The free-market equilibrium

The supply curve for a firm is the marginal private cost curve (MPC).  The addition of all MPC curves in the market for a particular good or service will form the market supply curve.

The demand curve for consumers is the marginal private benefit curve (MPB). Economists assume that it is possible to measure the benefit obtained for consuming a good by the price people are prepared to pay for it. As an individual consumers more unit of good, the marginal benefit (marginal utility) will fall. This is why the demand curve slopes downwards from left to right. The addition of all the consumers’ MPB curves for a particular good or service will form the demand curve.

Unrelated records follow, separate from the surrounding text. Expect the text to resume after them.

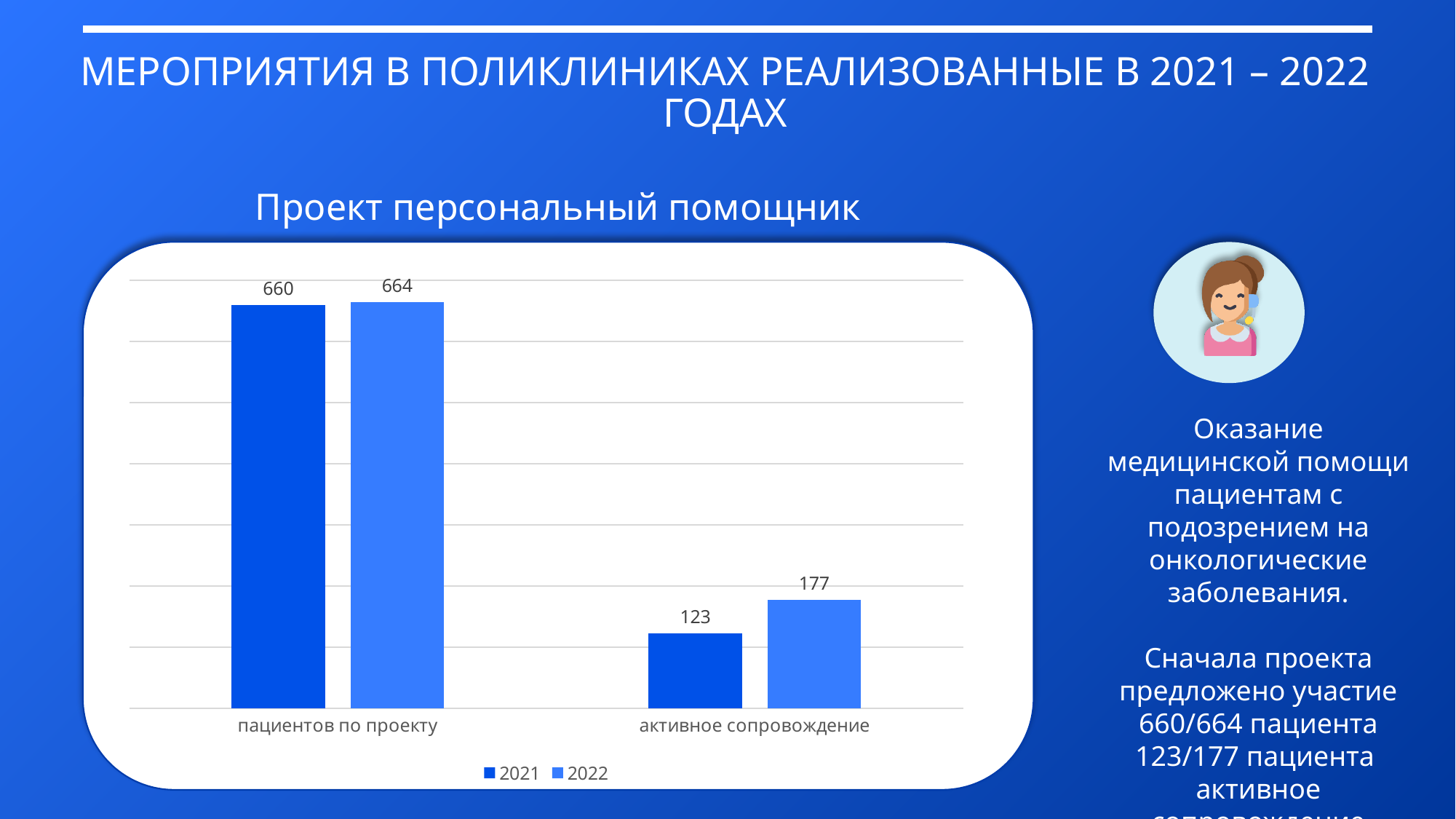
What is the difference between the 2022 and 2021 values for 'пациентов по проекту'? 4 What is the value for 2022 in the 'пациентов по проекту' category? 664 Which category has the highest value for the 2022 series? пациентов по проекту What type of chart is shown on the slide? Bar chart For 'активное сопровождение', which series has the larger value, 2021 or 2022? 2022 Which category has the lowest value for the 2021 series? активное сопровождение What is the difference between the 2022 and 2021 values for 'активное сопровождение'? 54 What is the value for 2022 in the 'активное сопровождение' category? 177 How many categories are shown on the x axis? 2 What is the value for 2021 in the 'активное сопровождение' category? 123 What is the value for 2021 in the 'пациентов по проекту' category? 660 How many series does the legend list? 2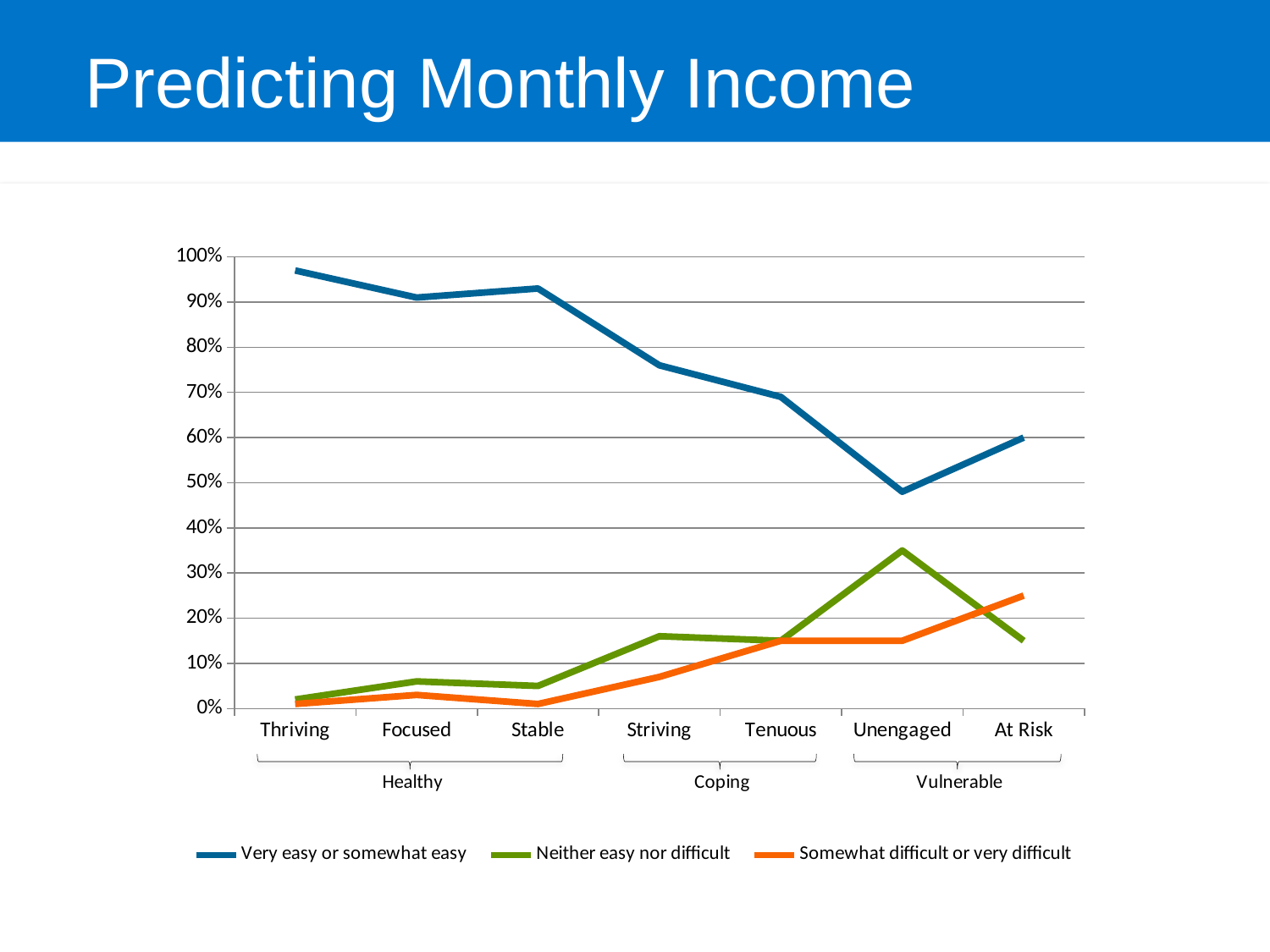
How many series does the legend list? 3 Is the value for 'Neither easy nor difficult' at Unengaged greater or less than 30%? greater Does the 'Very easy or somewhat easy' line generally rise or fall from Thriving to Unengaged? fall What are the three group labels shown beneath the x-axis categories? Healthy, Coping, Vulnerable For the 'Somewhat difficult or very difficult' series, which category has the highest value? At Risk For the 'Very easy or somewhat easy' series, which category has the highest value? Thriving Is the value for 'Very easy or somewhat easy' at Striving greater or less than 80%? less For the 'Neither easy nor difficult' series, which category has the highest value? Unengaged What kind of chart is shown on the slide? line chart How many categories are shown along the x axis? 7 At At Risk, which is larger: 'Somewhat difficult or very difficult' or 'Neither easy nor difficult'? Somewhat difficult or very difficult For the 'Very easy or somewhat easy' series, which category has the lowest value? Unengaged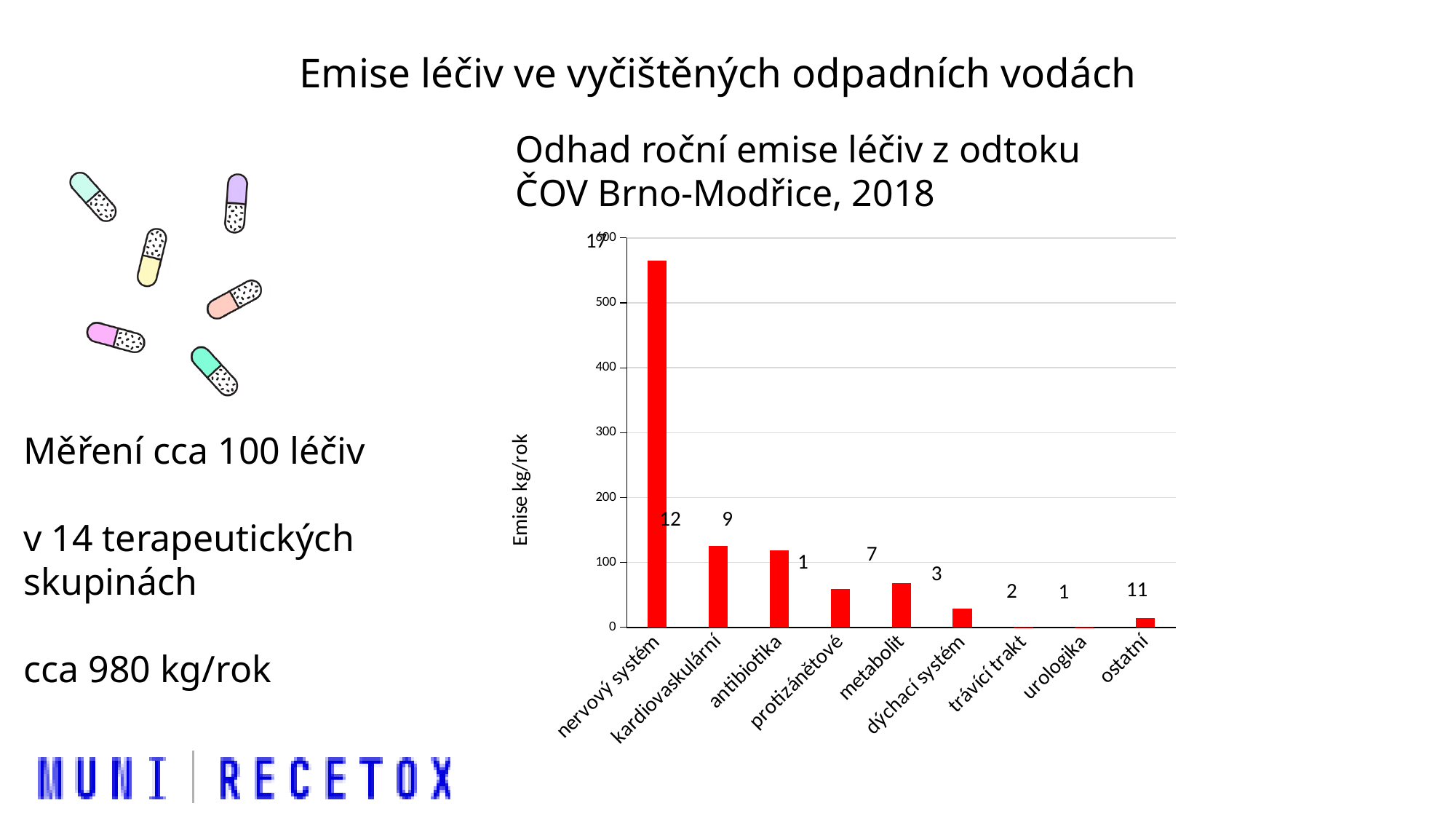
Which category has the highest emission in the chart? nervový systém What kind of chart is shown on the slide? bar chart Is the value for dýchací systém greater or less than 100? less Which has a higher emission value, dýchací systém or metabolit? metabolit How many categories (therapeutic groups) are shown on the x axis of the chart? 9 Which has a higher emission value, antibiotika or ostatní? antibiotika Which has a higher emission value, nervový systém or kardiovaskulární? nervový systém What is the label of the y axis of the chart? Emise kg/rok Is the value for protizánětové greater or less than 100? less Is the value for nervový systém greater or less than 500? greater What colour are the bars in the chart? red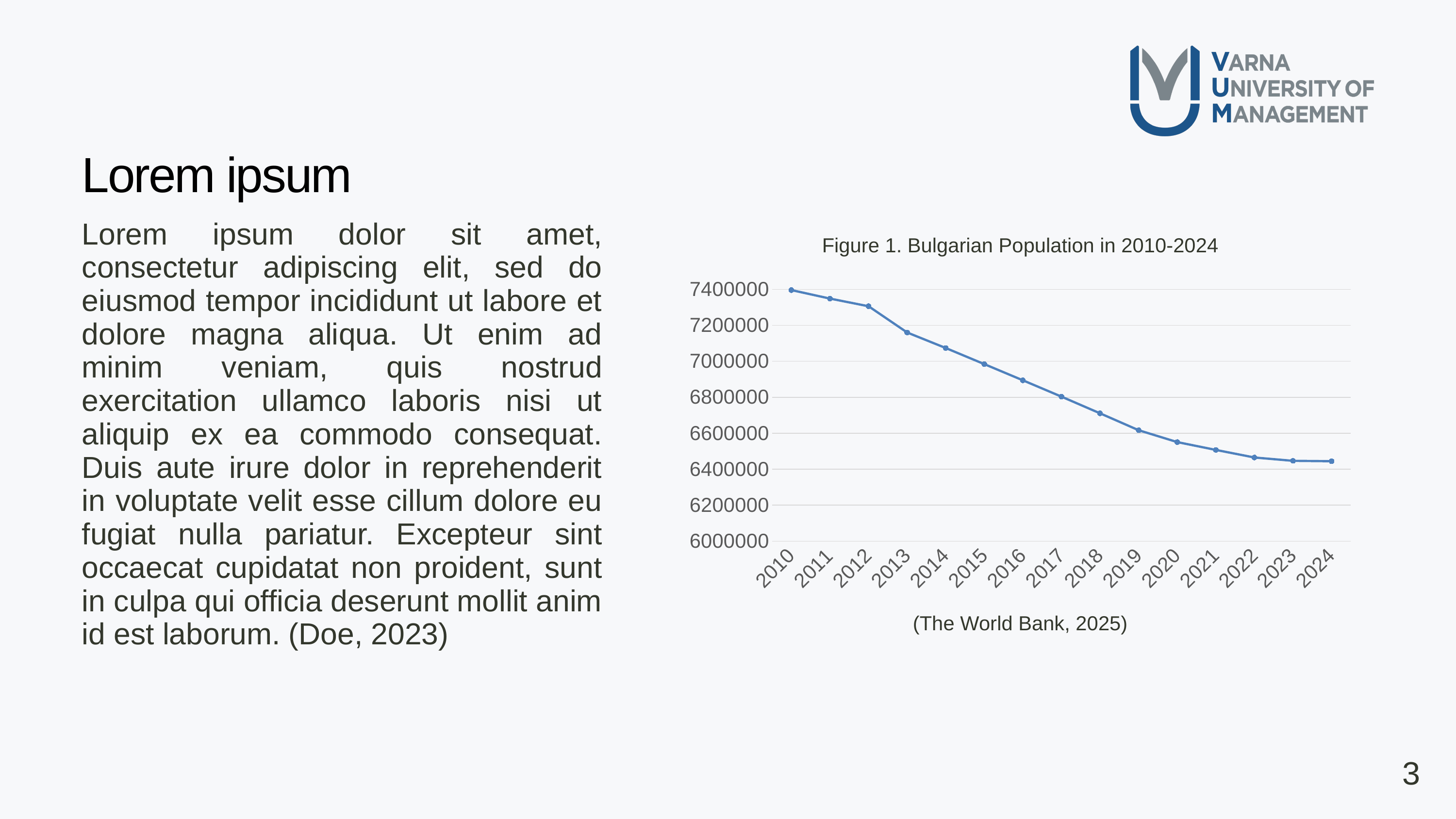
Is the value for 2011 greater or less than 7200000? greater Is the value for 2013 greater or less than 7200000? less Which year has the larger value, 2012 or 2018? 2012 How many years are plotted on the x axis of the chart? 15 Which year has the highest value in the chart? 2010 Is the value for 2014 greater or less than 7000000? greater What kind of chart is shown on the slide? line chart Do the values in the chart rise or fall from 2010 to 2024? fall What is the title of the chart? Figure 1. Bulgarian Population in 2010-2024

Market equilibrium occurs where marginal private benefit equals marginal private cost.

The socially optimal equilibrium

The socially optimal level of output or price for a good or service occurs when marginal social costs equals marginal social benefit. The social cost of producing a the last unit of output equals the social benefit from consuming it. When the socially optimal level is reached in a market, welfare is maximised.

External costs and the triangle of welfare loss

[diagram on page 40]

The free market ignores negative externalities. However, adding external costs on to the production of a good or service, such as the production of chemical hoods, the socially optimal price is at OP1, and quantity OQ1. When external costs are ignored there is under-pricing, and over-production. There is an excess of social costs over social benefits for the marginal output between Qe and Q1.

The marginal social cost of the output slice o QeQ1 is QeWYQ1m which exceed the marginal social benefit of the output QeXYQ1. The excess social costs over social benefits is shown by the triangle XWY. This is the area of welfare loss to society, the market has failed since negative externalities are ignored.

External benefits and the triangle of welfare gain

The free market ignores positive externalities. However, adding external benefits on to the consumption of a good or service, suc as the consumption of vaccinations, causes the demand curve to shift to the right and become the marginal social benefit curve, shown in the diagram below.

Assuming there are no external costs in the consumption of vaccinations in a free market, the socially optimal price in the consumption of vaccinations is at OP2, and quantity is at Q2. When external benefits are ignored, there is under-pricing and under-production. There is an excess of social benefits over social costs for the marginal output between Qe and Q2. Thus, by raising output from 0Qr to 0Q2, welfare could be increased.

The marginal social benefit of the output slice QeQ2 is QeMTQ2, which exceeds the marginal social cost of this output QeZTQ2. The excess of social benefits over social gains is shown by the triangle MTZ. This is the area of welfare gain to society; the market has failed since these positive externalities are ignored.